In conclusion, the incidence of metachronous metastatic CRC with hydronephrosis was high, especially in patients with rectal cancer. PCN or ureteral stenting not only improved the quality of life of patients but also provided more treatment opportunities for patients. Surgery and radiotherapy improve patient prognosis and quality of life. The use of targeted drugs in combination with chemotherapeutic agents is safe, which increases the efficiency of treatment and improves patient survival. CA19-9 might serve as a prognostic factor in CRC patients with hydronephrosis, and it might also be a predictor of urinary tract obstruction in CRC. Therefore, early detection and intervention of hydronephrosis is crucial in metastatic CRC patients. However, this study was retrospective and was limited due to the relatively small population size, which was insufficient to fully explore the results and more studies are needed to enrich the evidence.
Acknowledgements
Not applicable.
Funding
Funding: The present study was supported by Shenzhen Science and Technology Innovation Commission Project (grant nos. JCYJ20190809100005672, ZDSYS20190902092855097 and KCXFZ20200201101050887) and Shenzhen Sanming Project (grant no. SZSM201612041).

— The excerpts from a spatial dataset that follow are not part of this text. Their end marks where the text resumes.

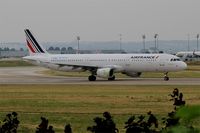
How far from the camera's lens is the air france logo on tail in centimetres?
6781

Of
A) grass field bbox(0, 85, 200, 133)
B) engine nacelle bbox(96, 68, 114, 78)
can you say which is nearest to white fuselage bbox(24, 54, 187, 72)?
engine nacelle bbox(96, 68, 114, 78)

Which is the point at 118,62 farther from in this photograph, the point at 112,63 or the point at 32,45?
the point at 32,45

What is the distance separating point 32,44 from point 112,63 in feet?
40.1

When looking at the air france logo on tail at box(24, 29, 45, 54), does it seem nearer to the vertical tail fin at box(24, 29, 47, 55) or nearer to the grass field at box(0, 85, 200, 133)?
the vertical tail fin at box(24, 29, 47, 55)

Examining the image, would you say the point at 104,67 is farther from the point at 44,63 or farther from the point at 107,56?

Availability of data and materials
All data generated or analyzed during this study are included in this published article.
Authors' contributions
GT, BC and MZ were responsible for conception and design of the present study. SL and SW provided administrative support, study materials or patients. BC, MZ, TW, XW and YY collected and assembled data. GT, BC and MZ were responsible for data analysis and interpretation. All authors wrote the manuscript. GT and BC confirm the authenticity of all the raw data. All authors reviewed and approved the final manuscript.
Ethics approval and consent to participate
The research program and the study protocol were approved by the ethics committee of Peking University Shenzhen Hospital and Shenzhen Cancer Hospital. Written informed consent for use of their data for research purposes was signed by the patients or their legal guardians prior to treatment.
Patient consent for publication
Not applicable.
Competing interests
The authors declare that they have no competing interests.